La polémique sur la Taxe sur les véhicules à moteur (TVM), dépasse désormais le seul cadre fiscal. Malgré que son entrée en vigueur soit reportée, cela n’a pas empêché de défrayer la chronique. Le débat s’est même déplacé sur le terrain politique, mettant en cause la crédibilité et la responsabilité de l’Assemblée nationale, dans l’examen des lois de finances.

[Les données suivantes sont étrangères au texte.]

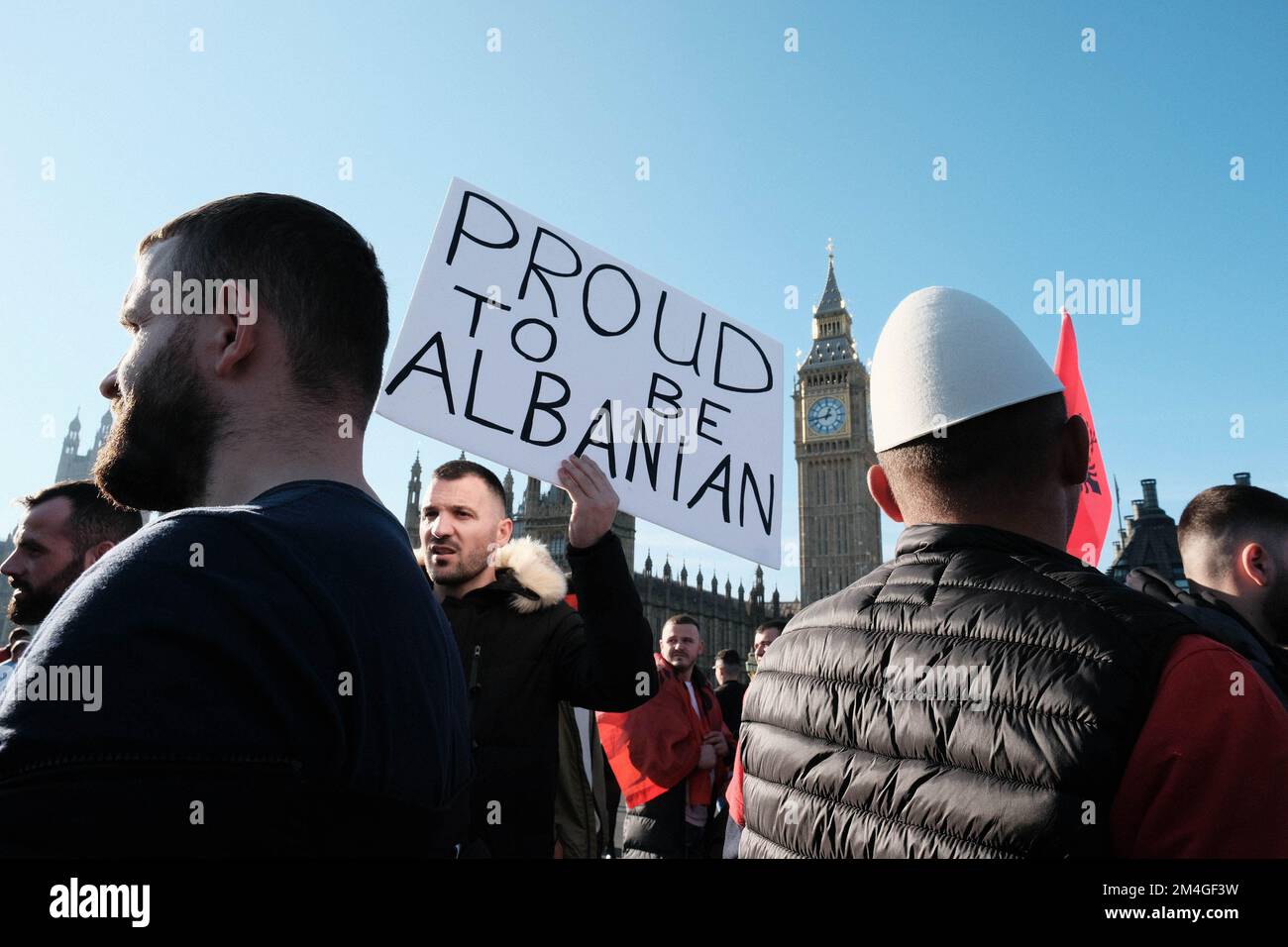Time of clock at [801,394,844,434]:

Face à la colère populaire, le président de l’Assem­blée nationale, Siteny Randrianasoloniaiko, a tenté de calmer la situation. «C’est le régime précédent qui a instauré la TVM. Quant à nous, nous proposons au­jourd’hui de la supprimer, lors de l’examen de la Loi de finances rectificative, afin d’alléger les charges qui pèsent sur la population et de promouvoir davantage la jus­tice et l’équité», a-t-il annoncé.

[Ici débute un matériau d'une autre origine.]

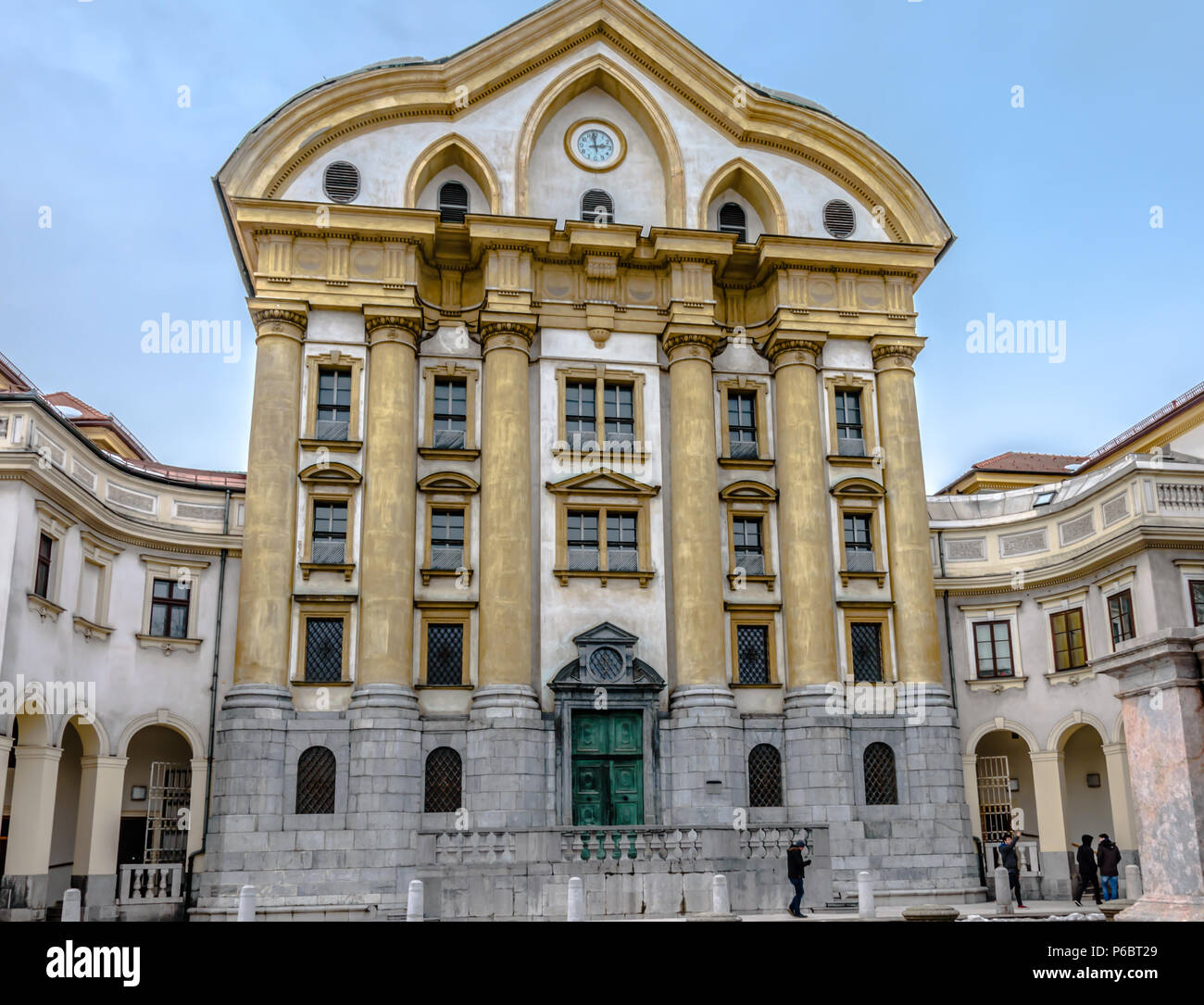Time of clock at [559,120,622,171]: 2:58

«Notre position est claire. L’Etat ne doit pas continuellement augmenter les im­pôts prélevés sur les ci­toyens, il doit plutôt améliorer le respect des lois et la qualité de la gestion publi­que», a-t-il insisté.
Mais cet argument peine à convaincre l’opinion pu­blique. Car si la TVM existait auparavant, sa réintroduction dans le dispositif fiscal de 2026, n’est pas le résultat d’une décision prise durant le régime Rajoelina. Elle fi­gure dans la Loi de Finances Initiale 2026, adoptée par les députés eux-mêmes le 25 novembre 2025.
C’est précisément cette tendance à rejeter la responsabilité sur les autres, qui provoque l’indignation. Les citoyens ne comprennent pas comment les mêmes élus qui ont adopté une disposition fiscale, peuvent désormais se présenter comme ses principaux opposants. Dans ce cas, on se demande si les députés ont réellement examiné le texte qu’ils ont adopté. La qualité du travail parlementaire est pointée du doigt. Le vote du budget de l’Etat n’est pas une formalité administrative. Il constitue l’un des actes les plus importants du mandat d’un dé­puté. Chaque taxe, chaque dépense, chaque mesure ayant un impact sur la population, est censée faire l’objet d’un examen rigoureux avant son adoption.
Or les déclarations de Siteny Randrianasoloniaiko donnent l’impression d’une Assemblée nationale découvrant après coup le contenu d’une loi qu’elle a elle-même approuvée. Dans ce cas, soit les députés n’ont pas prévu les conséquences de la mesure lors de l’examen du texte, soit ils n’ont tout simplement pas lu le projet de loi dans son intégralité.
Dans les deux cas, le constat est préoccupant. Si les élus n’ont pas mesuré la portée de leur vote, cela ré­vèle une défaillance majeure dans le contrôle parlementaire. Aujourd’hui, ils cherchent à faire porter le chapeau au précédent régime ou à l’administration fiscale.

Indéfendable
Pas dupes du tout, de nombreux citoyens rappellent que la TVM n’a pas été imposée par décret ni introduite discrètement par l’administration. Elle a été intégrée dans la loi budgétaire adoptée par l’Assemblée nationale. Dès lors, la tentative de présenter l’Assem­blée nationale comme le défenseur de la population contre une mesure qu’elle a lui-même validée apparaît, pour beaucoup, comme une manœuvre difficilement dé­fendable.